* **DATASET CONTENT**:
-=-=-=-=-

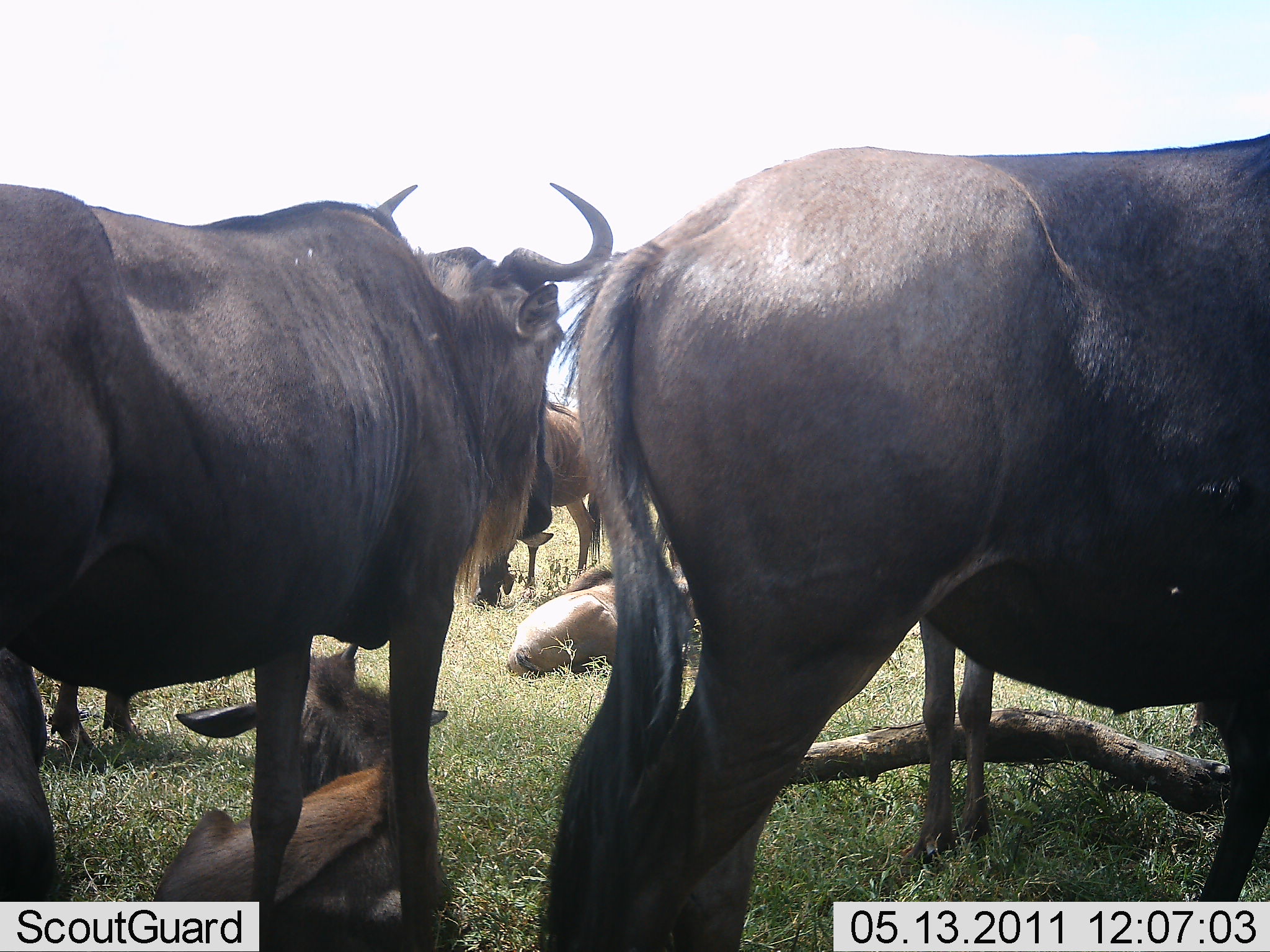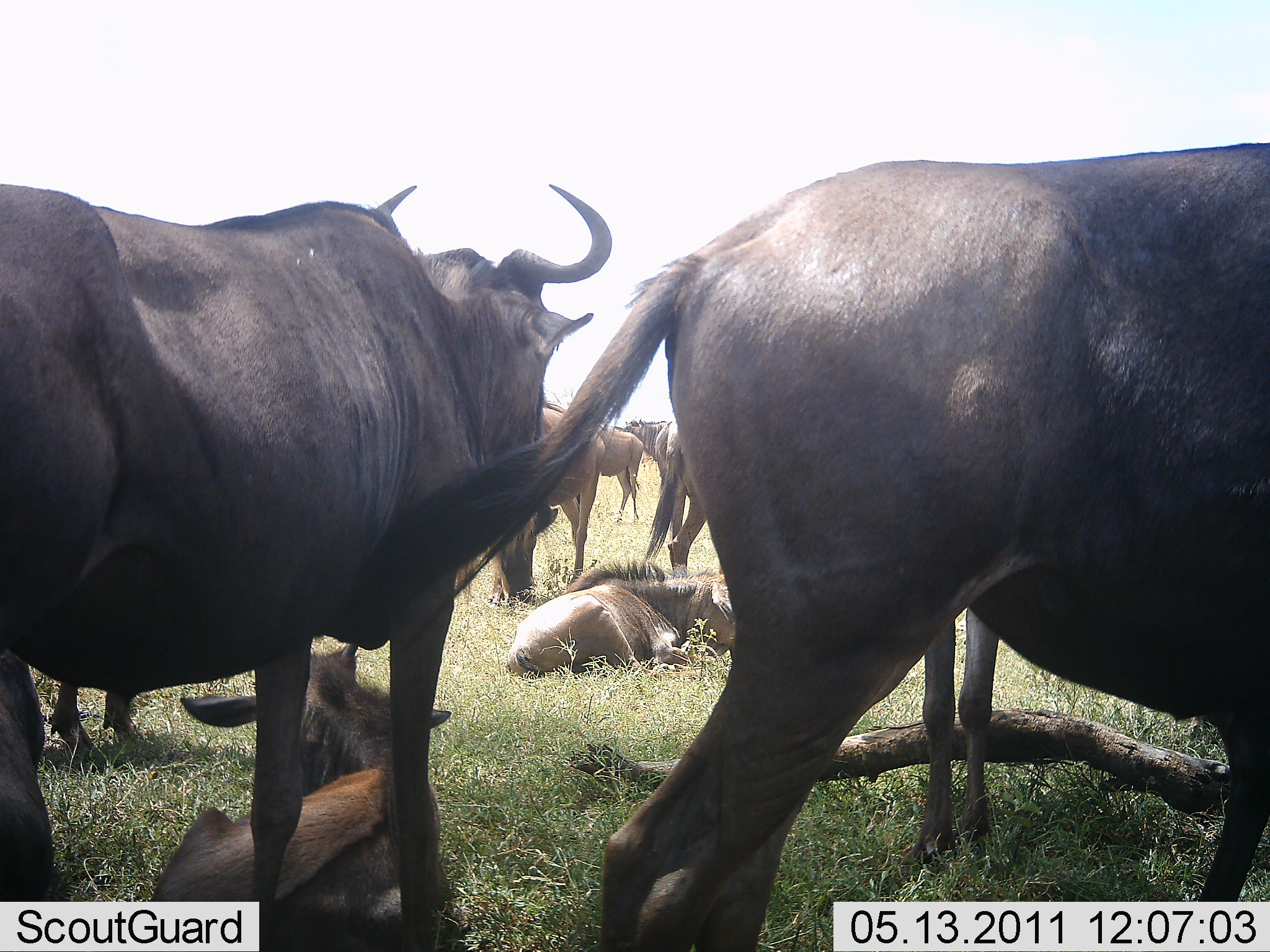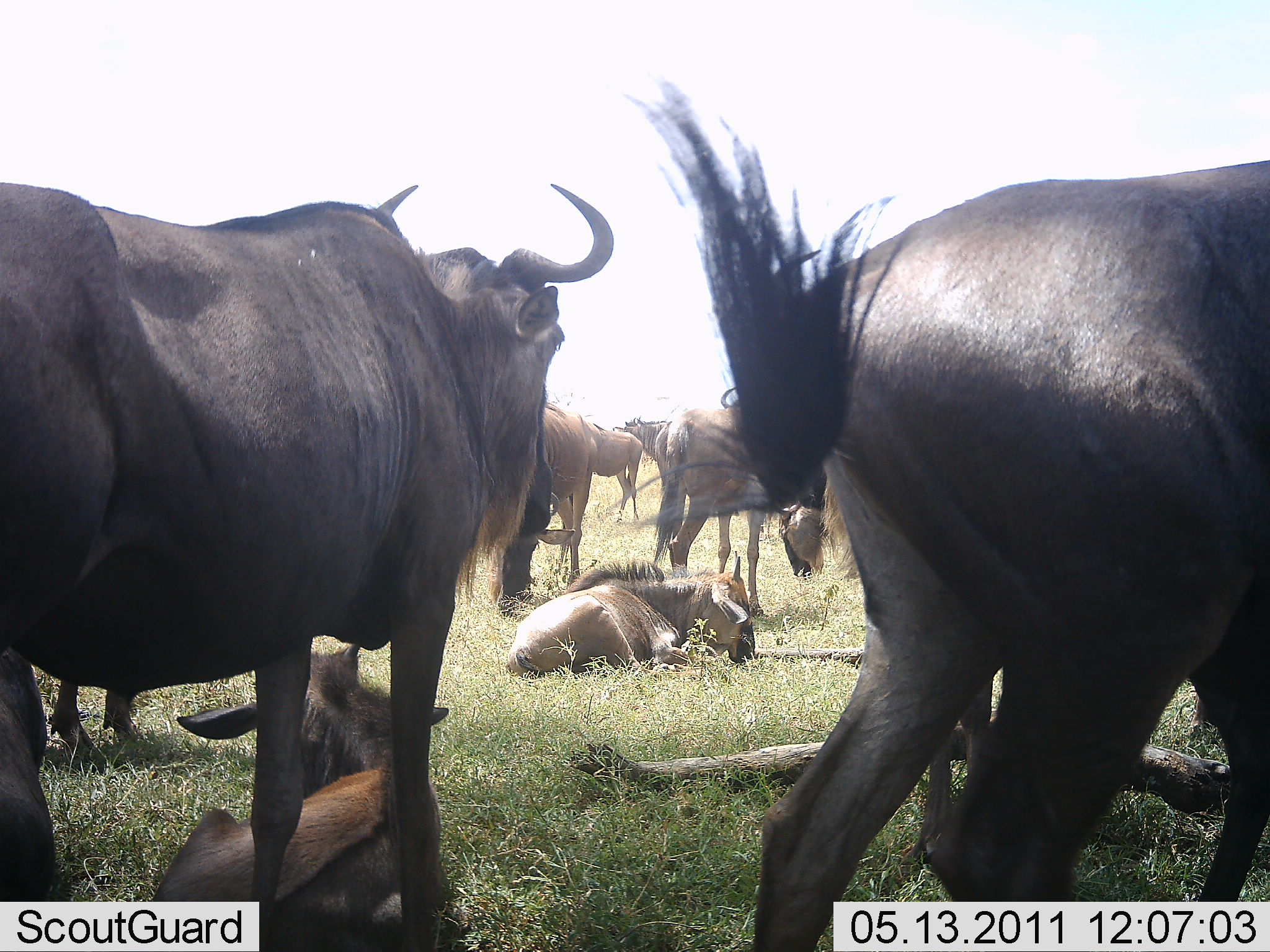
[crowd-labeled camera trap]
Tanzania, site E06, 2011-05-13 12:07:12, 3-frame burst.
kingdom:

-=-=-=-=-

* **EXERCISE DIRECTIONS**: Write the data out again exactly, but without its images.

* **THE ANSWER**:
[crowd-labeled camera trap]
Tanzania, site E06, 2011-05-13 12:07:12, 3-frame burst.
kingdom:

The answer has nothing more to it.